To compare seedling growth between WT and CdSAP2-overexpressing lines under salt stress, ten-day-old seedlings were transplanted to 10 cm × 10 cm square petri dishes containing MS solid medium with 150 mM NaCl. After 10 d of treatment, samples were collected and used for further physiological analysis. In addition, another set of ten-day-old seedlings was transplanted to plastic pots (6 cm diameter) filled with potting soil (Pindstrup Plus, Pindstrup Mosebrug A/S, Denmark) and vermiculite (1:2; V/V). After one month of establishment, plants were exposed to 150 mM NaCl treatment, and the samples were collected at 0, 5, and 10 d of salt treatment and used for further physiological analysis. All the treatments were conducted in a growth chamber under the same environmental conditions as described above.

RNA isolation and RT-qPCR analysis

Total RNA was isolated using an E.Z.N.A.® Plant RNA Kit (OMEGA Bio-Tek, Norcross, GA, USA) according to the manufacturer's instructions. Two μg total RNA were reverse-transcribed to cDNA using a PrimeScript™ RT reagent Kit with gDNA Eraser (Takara, Shiga, Japan). The RT-qPCR analysis was performed using a LightCycler 480 II Instrument (Roche Diagnostics, Rotkreuz, Switzerland). The total reaction volume was 20 μL, containing 10 μL of SYBR Green Master mix (Roche), 2 μL of cDNA template, 1 μL forward primer, 1 μL reverse primer, and 6 μL diethyl pyrocarbonate-treated water (Invitrogen, Carlsbad, CA, USA). The thermo-cycling condition was set as follows: initial denaturation at 95 °C for 10 min, followed by 40 cycles of 95 °C for 15 s, 60 °C for 15 s, and 72 °C for 20 s. CdPP2A^[23] and AtUBQ10 (AT4G05320) were selected as the reference genes for bermudagrass and Arabidopsis, respectively. Each biological sample has three technical replicates, and the expression level of target genes was calculated using the 2^−ΔΔCᴛ method^[24]. The RT-qPCR primers were listed in Supplementary Table S1.

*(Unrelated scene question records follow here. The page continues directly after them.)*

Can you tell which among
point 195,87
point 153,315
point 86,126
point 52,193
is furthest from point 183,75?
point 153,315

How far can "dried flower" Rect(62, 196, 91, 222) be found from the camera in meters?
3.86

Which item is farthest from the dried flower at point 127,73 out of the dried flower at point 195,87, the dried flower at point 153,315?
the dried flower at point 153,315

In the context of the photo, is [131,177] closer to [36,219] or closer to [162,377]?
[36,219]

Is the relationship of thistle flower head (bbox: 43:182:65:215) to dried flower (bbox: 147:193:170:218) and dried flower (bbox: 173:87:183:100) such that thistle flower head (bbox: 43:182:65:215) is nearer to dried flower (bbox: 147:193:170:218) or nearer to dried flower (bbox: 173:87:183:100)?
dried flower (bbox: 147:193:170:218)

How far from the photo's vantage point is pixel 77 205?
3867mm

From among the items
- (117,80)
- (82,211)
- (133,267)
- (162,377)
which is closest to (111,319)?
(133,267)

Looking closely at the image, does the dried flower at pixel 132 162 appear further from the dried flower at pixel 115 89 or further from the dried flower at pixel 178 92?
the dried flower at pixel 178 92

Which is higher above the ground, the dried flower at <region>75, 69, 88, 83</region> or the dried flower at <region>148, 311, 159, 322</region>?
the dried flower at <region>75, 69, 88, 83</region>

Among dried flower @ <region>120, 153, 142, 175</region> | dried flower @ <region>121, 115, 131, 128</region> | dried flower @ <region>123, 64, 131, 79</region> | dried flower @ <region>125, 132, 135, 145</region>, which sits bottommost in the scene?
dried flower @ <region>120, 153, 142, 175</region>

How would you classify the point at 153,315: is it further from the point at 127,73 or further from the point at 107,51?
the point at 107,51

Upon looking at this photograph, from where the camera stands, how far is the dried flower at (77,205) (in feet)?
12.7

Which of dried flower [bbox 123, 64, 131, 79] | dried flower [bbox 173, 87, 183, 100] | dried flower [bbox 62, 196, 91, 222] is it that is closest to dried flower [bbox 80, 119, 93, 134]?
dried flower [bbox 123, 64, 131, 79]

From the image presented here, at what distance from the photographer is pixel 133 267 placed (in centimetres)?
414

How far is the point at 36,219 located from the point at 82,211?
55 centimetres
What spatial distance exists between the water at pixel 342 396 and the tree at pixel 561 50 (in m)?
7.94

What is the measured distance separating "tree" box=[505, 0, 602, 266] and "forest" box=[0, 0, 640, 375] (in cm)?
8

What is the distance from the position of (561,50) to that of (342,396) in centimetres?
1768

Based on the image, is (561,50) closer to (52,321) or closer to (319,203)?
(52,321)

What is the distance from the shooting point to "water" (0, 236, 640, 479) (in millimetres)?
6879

Leaf electrolyte leakage, chlorophyll content, photochemical efficiency, and gas exchange parameters

Leaf electrolyte leakage (EL) was determined by measuring conductivity with a conductivity meter (Thermo Fisher Scientific, Waltham, USA). EL was calculated as: EL (%) = C_i/C_max × 100, where C_i is the initial conductivity, and C_max is the maximum conductivity of the sample after boiling^[25].

Leaf chlorophyll content was measured on fully expanded leaves using a SPAD-502 chlorophyll meter (Konica-Minolta, Osaka, Japan). Leaf photochemical efficiency, expressed as the maximum quantum yield of photosystem II (Fv/Fm), was determined using a fluorescence induction monitor (OPTI-Sciences, Hudson, USA). Prior to measurement, leaves were dark-adapted for 30 min. The Fv/Fm ratio was calculated as: Fv/Fm = (Fm−Fo)/Fm, where Fm is the maximal chlorophyll fluorescence yield of the dark-adapted state, and Fo is the minimum chlorophyll fluorescence yield after dark adaptation. Leaf gas exchanges parameters, including stomatal conductance (Gs), net photosynthetic rate (Pn), intercellular CO₂ concentration (Ci), and transpiration rate (Tr), were measured using a LI-6400XT Portable Photosynthesis System (LI-COR, Lincoln, USA) under the conditions of CO₂ concentration at 400 µmol·mol⁻¹, light intensity at 200 µmol·m⁻²·s⁻¹, and flow rate at 300 µmol·m⁻²·s⁻¹.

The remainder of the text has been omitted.